◆ Given information
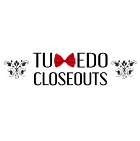 Tuxedo Closeouts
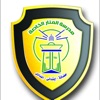 Al Manar Private School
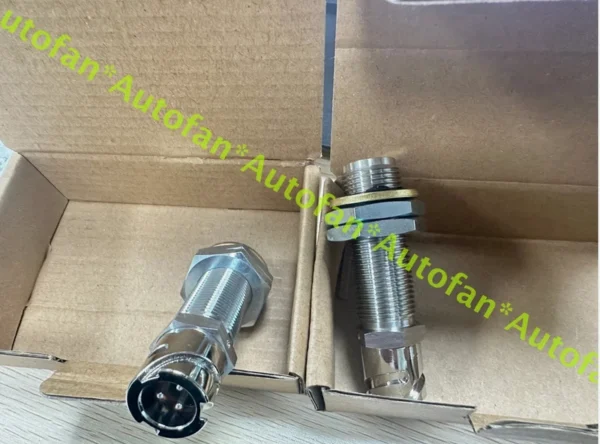 R902602834 Speed sensor HDB18/20 compatible #jia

◆ Exercise objective
The answer should contain every line of the material exactly as written and no pictures.

◆ Answer section
 Tuxedo Closeouts
 Al Manar Private School
 R902602834 Speed sensor HDB18/20 compatible #jia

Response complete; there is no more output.